Document extract:
= List of assassinated people in Somalia =

The following is a partial, chronological list of assassinated people from Somalia mainly killed on political and religious grounds. Many were critical public servants and intellectuals assassinated by Al-Shabaab militants. Many described Al-Shabab as Kharijite, a term commonly used in Islamic discourse to describe groups or individuals perceived as overly rigid, extremist, or quick to excommunicate others.

== 1865–1990 ==

- 2 October 1865: Karl Klaus von der Decken, a German explorer and three others in his party were murdered by local Somalis after his ship the Welf foundered in rapids beyond Bardera.
- 15 October 1969: Abdirashid Ali Sharmarke, Prime Minister of Somali Republic from 12 July 1960, to 14 June 1964, and President of Somali Republic from 6 July 1967, was assassinated while visiting Las Anod the administrative capital of Sool region.
- 9 July 1989: Salvatore Colombo was an Italian Catholic prelate who served as Bishop of Mogadiscio from 1976 until his assassination in Mogadishu.

Written request:
Summarize the list of assassinated people in Somalia above in two sentences.

Supplied information:
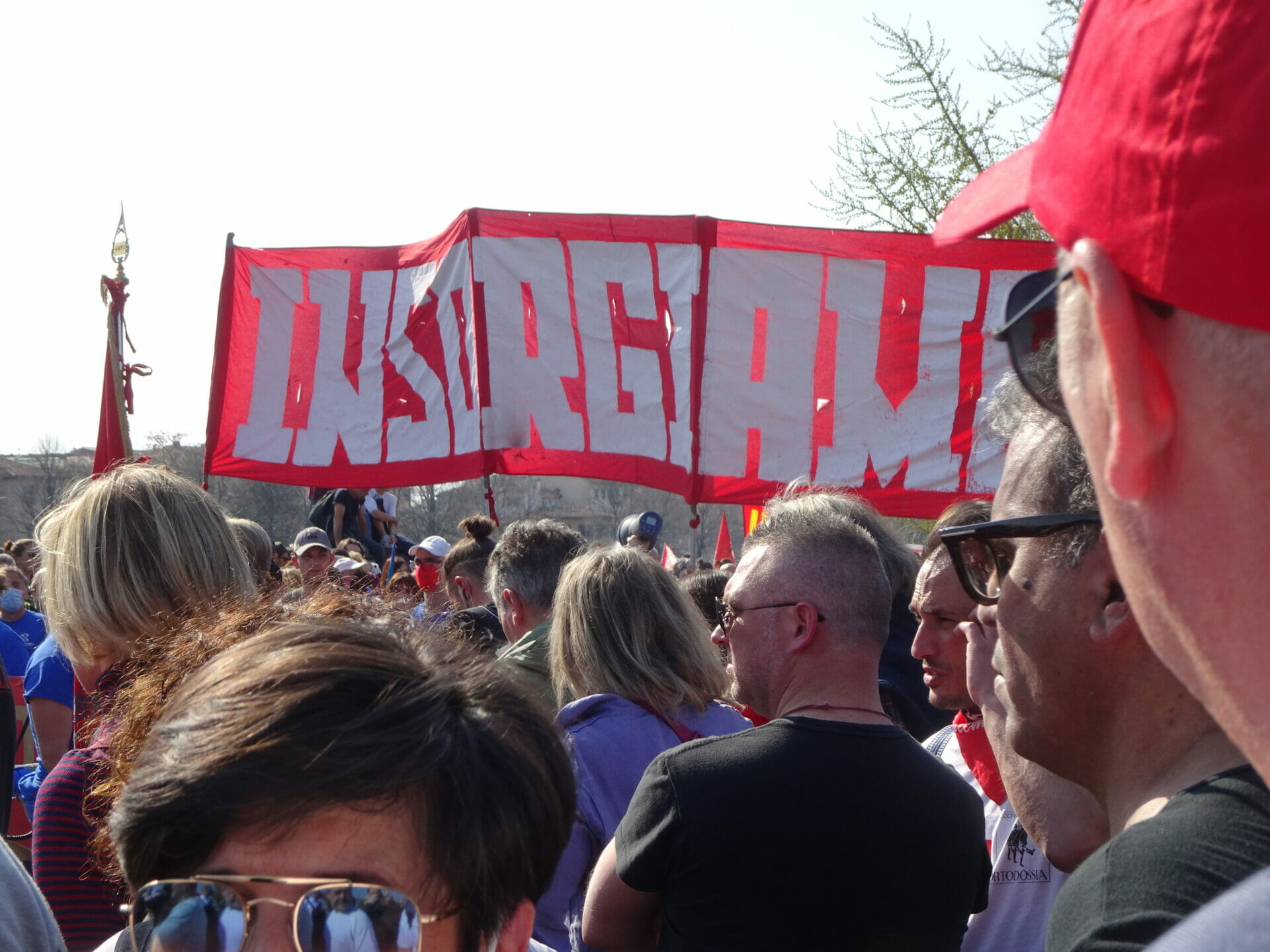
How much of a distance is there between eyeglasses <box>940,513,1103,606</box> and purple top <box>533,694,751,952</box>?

Exercise response:
The list is a partial, chronological record of people from Somalia assassinated mainly on political and religious grounds, many of them critical public servants and intellectuals killed by Al-Shabaab militants, whom many described as Kharijite. Its entries for 1865–1990 include the German explorer Karl Klaus von der Decken, murdered in 1865 after his ship foundered beyond Bardera; President Abdirashid Ali Sharmarke, assassinated in 1969 while visiting Las Anod; and Bishop Salvatore Colombo, assassinated in Mogadishu in 1989.